MCGONIGAL: When I’m in that situation, I often allow myself to recognize that my stress response is a signal that I care. Resetting my stress mindset in this way works in almost every situation, because it gives you an opportunity to think about what you really care about. As soon as you think about the positive things you care about—like going to an interesting work opportunity, why your work matters to you, why your family matters to you—you’re already transforming your physiology and your attitude. It doesn’t necessarily have to go further than that. People wonder how they’re supposed to transform things like road rage. Well, sometimes the stress response comes because we feel like there’s more at stake than there really is. Taking a moment to just reflect on that and what we care about can give us a reset. We don’t actually need to escalate the stress response into trying to experience some sort of growth from it.

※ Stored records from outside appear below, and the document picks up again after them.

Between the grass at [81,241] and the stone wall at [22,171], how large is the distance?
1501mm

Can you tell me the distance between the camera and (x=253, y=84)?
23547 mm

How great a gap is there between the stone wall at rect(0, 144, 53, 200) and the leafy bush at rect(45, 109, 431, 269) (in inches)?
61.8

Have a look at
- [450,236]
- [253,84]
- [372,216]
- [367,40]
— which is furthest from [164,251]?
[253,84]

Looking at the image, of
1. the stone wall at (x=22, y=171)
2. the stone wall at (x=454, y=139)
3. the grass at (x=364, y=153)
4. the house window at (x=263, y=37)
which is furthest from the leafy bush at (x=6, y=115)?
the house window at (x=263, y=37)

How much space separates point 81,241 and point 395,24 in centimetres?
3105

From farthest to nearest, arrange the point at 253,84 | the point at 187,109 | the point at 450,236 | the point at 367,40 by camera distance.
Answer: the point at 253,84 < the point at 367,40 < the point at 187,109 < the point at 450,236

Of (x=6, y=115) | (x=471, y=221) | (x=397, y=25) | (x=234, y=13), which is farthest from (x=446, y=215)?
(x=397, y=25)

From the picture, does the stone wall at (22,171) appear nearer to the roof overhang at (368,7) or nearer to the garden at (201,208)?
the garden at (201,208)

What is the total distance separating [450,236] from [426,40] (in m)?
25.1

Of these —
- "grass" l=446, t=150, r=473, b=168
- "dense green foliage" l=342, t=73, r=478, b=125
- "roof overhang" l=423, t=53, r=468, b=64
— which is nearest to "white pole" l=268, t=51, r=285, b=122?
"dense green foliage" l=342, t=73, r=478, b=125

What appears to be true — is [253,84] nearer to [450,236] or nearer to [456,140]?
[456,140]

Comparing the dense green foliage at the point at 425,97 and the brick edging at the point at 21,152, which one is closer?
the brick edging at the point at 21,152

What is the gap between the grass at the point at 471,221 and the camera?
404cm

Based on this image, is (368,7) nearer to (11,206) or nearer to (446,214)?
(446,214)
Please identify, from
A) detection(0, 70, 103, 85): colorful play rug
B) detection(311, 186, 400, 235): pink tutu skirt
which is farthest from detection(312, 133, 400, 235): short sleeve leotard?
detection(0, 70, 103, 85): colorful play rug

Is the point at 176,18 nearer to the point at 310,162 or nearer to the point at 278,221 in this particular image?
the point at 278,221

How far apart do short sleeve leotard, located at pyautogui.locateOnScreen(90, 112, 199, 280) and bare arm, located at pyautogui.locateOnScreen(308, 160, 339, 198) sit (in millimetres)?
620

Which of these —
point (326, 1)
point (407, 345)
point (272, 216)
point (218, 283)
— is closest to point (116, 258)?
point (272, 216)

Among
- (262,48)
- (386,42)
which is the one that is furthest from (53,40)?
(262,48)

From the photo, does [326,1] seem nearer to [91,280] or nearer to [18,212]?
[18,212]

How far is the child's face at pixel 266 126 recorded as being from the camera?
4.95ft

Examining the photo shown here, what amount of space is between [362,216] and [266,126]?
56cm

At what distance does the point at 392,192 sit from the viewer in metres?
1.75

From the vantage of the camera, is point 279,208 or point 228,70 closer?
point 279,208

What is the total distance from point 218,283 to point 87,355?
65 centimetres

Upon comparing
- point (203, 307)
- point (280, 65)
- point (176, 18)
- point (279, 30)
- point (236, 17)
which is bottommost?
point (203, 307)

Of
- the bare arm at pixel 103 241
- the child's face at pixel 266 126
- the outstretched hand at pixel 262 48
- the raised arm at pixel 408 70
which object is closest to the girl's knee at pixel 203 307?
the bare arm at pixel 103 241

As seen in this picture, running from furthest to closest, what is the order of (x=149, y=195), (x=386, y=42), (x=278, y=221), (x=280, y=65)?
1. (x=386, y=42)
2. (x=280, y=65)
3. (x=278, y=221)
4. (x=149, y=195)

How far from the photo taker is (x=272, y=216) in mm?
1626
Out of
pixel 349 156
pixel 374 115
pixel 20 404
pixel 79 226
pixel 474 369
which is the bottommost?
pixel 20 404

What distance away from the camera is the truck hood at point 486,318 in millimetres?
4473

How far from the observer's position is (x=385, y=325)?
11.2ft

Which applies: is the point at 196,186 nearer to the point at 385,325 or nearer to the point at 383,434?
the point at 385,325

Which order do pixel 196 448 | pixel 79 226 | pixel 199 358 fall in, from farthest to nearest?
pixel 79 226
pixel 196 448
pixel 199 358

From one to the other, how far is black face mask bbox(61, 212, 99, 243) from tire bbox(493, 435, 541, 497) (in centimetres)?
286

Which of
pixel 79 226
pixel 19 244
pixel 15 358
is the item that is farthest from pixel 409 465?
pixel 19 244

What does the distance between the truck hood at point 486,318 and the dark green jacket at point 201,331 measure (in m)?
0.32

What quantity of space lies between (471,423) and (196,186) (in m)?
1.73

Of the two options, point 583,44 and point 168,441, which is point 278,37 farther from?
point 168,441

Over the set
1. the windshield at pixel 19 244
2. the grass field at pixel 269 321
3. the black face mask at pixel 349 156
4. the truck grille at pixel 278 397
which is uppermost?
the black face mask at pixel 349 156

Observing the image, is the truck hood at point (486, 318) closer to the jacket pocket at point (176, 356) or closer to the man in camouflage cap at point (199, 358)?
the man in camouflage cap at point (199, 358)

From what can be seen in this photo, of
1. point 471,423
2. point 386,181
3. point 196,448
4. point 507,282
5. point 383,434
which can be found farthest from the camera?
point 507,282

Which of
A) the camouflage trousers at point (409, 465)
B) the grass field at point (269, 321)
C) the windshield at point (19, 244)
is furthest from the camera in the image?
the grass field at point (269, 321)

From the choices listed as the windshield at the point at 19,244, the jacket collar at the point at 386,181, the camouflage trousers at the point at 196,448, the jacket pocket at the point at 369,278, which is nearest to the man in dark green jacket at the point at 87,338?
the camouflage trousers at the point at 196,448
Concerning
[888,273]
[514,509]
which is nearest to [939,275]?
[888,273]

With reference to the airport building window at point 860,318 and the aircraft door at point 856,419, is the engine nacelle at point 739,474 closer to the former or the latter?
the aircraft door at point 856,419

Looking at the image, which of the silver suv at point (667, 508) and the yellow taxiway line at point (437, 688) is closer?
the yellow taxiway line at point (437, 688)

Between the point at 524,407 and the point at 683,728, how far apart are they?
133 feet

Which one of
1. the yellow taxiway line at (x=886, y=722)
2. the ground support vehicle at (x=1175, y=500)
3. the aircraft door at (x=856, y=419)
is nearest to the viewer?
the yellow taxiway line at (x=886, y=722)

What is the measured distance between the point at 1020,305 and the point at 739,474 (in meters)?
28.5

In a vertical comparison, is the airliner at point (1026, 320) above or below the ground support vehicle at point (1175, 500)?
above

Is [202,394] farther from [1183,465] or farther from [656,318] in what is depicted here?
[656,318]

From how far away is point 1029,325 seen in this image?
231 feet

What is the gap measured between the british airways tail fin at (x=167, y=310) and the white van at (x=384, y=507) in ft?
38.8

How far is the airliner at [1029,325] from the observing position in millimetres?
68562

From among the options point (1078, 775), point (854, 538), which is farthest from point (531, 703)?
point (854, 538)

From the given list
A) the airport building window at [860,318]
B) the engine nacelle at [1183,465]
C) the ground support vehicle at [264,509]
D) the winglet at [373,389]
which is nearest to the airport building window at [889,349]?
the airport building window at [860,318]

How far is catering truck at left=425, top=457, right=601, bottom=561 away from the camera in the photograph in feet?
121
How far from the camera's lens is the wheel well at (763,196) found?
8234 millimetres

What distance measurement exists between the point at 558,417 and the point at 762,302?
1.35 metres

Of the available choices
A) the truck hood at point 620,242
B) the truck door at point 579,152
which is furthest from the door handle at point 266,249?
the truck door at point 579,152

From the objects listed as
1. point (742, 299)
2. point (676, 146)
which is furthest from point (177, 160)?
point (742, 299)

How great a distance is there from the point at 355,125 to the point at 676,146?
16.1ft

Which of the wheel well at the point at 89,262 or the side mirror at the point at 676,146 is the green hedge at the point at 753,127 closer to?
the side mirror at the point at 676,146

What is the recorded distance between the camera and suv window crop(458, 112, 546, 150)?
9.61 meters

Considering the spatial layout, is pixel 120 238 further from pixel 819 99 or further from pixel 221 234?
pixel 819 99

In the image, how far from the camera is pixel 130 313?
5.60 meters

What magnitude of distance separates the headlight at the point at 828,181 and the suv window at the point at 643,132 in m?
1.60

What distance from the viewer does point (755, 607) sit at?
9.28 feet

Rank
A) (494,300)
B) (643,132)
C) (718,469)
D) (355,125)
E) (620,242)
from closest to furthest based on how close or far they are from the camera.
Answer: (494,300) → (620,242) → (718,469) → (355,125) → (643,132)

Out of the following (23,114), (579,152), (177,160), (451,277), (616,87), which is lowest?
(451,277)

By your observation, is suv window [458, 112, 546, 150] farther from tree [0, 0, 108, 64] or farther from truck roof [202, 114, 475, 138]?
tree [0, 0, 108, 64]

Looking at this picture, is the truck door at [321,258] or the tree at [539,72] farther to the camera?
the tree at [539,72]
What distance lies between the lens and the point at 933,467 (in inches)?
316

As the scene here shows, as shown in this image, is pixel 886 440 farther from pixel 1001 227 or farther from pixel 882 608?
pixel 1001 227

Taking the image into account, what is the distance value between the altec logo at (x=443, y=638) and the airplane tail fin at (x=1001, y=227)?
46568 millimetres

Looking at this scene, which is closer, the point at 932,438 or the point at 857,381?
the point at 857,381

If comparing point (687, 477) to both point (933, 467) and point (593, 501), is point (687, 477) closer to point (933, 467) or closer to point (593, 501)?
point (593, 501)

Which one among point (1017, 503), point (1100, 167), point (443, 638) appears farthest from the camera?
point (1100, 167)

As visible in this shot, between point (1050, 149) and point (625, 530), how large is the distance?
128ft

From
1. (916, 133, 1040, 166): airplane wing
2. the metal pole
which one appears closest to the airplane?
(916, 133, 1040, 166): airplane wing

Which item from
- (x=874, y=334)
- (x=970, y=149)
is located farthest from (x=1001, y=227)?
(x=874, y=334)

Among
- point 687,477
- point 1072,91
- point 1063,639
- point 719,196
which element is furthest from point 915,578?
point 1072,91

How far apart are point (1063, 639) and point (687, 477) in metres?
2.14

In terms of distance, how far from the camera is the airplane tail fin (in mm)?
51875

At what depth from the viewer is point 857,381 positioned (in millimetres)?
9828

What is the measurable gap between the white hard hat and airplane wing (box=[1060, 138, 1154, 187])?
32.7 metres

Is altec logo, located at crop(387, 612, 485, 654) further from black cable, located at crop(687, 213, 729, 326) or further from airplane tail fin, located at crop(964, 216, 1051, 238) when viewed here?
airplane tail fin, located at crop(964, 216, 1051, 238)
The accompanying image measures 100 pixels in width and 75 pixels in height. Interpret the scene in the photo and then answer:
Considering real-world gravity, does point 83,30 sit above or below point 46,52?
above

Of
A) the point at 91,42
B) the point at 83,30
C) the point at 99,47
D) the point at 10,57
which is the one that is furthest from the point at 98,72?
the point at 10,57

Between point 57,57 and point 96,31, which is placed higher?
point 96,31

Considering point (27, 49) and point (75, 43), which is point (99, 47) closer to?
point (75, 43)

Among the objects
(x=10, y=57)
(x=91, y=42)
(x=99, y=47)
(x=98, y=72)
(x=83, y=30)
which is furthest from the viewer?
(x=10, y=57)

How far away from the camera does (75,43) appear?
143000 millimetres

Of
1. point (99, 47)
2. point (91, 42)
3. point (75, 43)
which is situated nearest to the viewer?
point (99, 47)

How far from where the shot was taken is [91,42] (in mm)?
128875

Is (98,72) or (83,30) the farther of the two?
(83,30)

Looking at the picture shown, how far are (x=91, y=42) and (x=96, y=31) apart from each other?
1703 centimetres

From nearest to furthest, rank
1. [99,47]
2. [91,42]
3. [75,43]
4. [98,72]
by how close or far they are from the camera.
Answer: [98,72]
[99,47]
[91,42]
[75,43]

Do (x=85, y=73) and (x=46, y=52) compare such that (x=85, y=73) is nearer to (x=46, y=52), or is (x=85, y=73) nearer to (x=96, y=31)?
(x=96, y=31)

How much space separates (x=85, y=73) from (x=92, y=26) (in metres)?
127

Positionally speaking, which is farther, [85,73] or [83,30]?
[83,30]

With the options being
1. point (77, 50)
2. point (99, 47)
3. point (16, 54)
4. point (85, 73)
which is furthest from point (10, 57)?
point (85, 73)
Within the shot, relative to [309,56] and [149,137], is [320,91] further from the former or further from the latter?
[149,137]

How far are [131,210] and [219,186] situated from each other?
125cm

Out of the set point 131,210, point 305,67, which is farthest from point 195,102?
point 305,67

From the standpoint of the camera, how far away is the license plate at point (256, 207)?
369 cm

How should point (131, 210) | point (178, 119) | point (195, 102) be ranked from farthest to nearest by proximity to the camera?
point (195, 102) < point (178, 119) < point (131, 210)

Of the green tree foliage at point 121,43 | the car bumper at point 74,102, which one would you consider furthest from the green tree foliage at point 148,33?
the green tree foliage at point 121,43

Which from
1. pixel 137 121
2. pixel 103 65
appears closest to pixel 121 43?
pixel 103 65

RH: What’s your message to psychotherapists?
MCGONIGAL: One thing I’m always telling people who work with suffering is that they’re not helping people by telling them that the inescapable realities of their lives are toxic. I get more pushback from psychotherapists on that than anything else. It’s one thing to say, “You’re very stressed, and your life is difficult.” But too many therapists add in the message that the real stresses in their clients’ lives are killing them—which is so demoralizing. I’m always encouraging people in the health profession to avoid telling the people they serve that the reality of their lives is unacceptable. That’s very different from actually helping people or expressing genuine compassion.
RH: How about the stress of being a therapist?
MCGONIGAL: Anyone who’s around people who are suffering on a regular basis will catch some of their distress. In fact, you’re going to be a lousy therapist if you try to put up armor to try to protect yourself from your clients’ suffering. However, being open to experiencing the fullness of other people means not only responding to their suffering and stress, but recognizing their potential for post-traumatic growth and resilience. You need to be able to see people’s strength alongside their suffering and think about their ability to change the narratives of their lives, or how the meaning of events can change over time as they make fuller sense of them.
We all know about empathic distress and vicarious trauma. We need to bear in mind that therapists can also experience contagious hope and the contagious power of resilience.